Data call by the federal government. Lenders, mostly nonbanks these days, are handing out mortgages in risky places. As I've written in the past, these mortgages are then swiftly sold to Fannie Mae and Freddie Mac. The nonbanks check for presence of insurance, and the GSEs apparently don’t double-check. Indeed, Don White, the senior managing director and chief risk officer at PennyMac Financial, one of the largest providers of mortgages in the US, told Maria Volkova of National Mortgage News recently that climate change is seen as a "priceable and manageable risk." Then he went on: "If the insurance industry were to collapse it would become much more of a crisis for lenders...but as of right now, it seems like it's managed," White said.
Well, we don't know much about what's going on in the insurance industry. We hear stories. There are 30,000 policyholders getting nonrenewal notices from State Farm in California. American National Group is leaving California and eight other states.
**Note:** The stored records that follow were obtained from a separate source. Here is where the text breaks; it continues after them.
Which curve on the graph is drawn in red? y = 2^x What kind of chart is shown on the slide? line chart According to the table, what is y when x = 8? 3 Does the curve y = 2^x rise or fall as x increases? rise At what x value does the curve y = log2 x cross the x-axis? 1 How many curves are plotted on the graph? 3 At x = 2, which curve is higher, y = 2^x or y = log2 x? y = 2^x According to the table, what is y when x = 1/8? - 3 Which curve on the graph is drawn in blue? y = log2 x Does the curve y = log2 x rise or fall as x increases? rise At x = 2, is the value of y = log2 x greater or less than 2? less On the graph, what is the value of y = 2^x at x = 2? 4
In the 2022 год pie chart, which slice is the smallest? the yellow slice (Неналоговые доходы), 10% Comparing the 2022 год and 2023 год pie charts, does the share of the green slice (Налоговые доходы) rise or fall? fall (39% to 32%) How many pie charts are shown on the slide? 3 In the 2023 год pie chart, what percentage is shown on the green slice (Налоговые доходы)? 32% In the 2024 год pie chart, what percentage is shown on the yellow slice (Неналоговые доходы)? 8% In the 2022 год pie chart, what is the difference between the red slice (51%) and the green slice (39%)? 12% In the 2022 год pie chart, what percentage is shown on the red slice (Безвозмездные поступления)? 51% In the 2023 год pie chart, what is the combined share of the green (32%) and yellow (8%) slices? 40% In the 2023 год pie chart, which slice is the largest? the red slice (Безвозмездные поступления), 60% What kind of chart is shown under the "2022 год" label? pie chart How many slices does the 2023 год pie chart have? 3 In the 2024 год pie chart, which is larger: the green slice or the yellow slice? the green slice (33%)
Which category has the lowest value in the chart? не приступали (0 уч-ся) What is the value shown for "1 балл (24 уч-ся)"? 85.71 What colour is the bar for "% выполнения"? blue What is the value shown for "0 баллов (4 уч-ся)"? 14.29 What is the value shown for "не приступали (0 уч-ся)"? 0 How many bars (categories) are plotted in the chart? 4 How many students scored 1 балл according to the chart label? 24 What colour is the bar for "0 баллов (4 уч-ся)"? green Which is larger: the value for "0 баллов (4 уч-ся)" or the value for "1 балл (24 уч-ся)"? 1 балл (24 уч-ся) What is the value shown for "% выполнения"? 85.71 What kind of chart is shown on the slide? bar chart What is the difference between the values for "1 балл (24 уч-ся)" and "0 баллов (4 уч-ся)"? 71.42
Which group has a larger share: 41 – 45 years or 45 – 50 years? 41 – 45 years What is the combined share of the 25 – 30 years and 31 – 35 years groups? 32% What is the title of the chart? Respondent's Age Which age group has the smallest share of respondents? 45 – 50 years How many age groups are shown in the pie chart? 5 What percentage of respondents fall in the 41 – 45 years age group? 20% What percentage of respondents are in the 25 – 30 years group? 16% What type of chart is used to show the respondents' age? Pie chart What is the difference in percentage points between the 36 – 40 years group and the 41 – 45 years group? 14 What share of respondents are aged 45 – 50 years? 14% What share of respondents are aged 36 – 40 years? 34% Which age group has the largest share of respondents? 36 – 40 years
Most days there’s a story about insurance troubles nationwide.
But this is anecdotal. Surely Fannie Mae and Freddie Mac should be informed by Treasury policy based on high-resolution knowledge of what's actually happening in homeowners' insurance markets around the country.
Without data, Fannie Mae and Freddie Mac can't look ahead. They can’t do more than check boxes to check for insurance—they can't know which zip codes are seeing exits and nonrenewals by insurers. The Treasury is the lead shareholder of the GSEs, with about $310B invested, and a deep interest in their continued solvency and reform, but its policy will based on sand if it isn't informed by good data.
Recently the Federal Insurance Office, part of the Treasury, moved carefully to call for data about insurer practices and prices. There was pushback from the industry. The association of state insurance commissioners is now saying, "We'll do that!" Even this watered down governance isn't going to work: Louisiana has said it won't comply, and Texas and Florida are already saying they're reluctant.
What a mess. This is setting up a systemic risk for the entire economy. The GSEs have risky mortgages on their books but don't have the longterm insights they need. Surely the tradeoff here—we'll soak up your mortgages if you get us information—was sensible. But it's not being honored by the states.
Both of these "local" issues—adequate control of floodplain development, adequate insurance backing up mortgages—are simultaneously places where local governments obtain revenue and support voters' wealth. So naturally there's a desire to ensure the game keeps going. The federal government, for its part, is right to notice that the risks of this behavior are being shunted away from the states.
These federal efforts aren’t "revenge politics." They do, though, signal that a very brittle system is being pushed ever closer to the brink.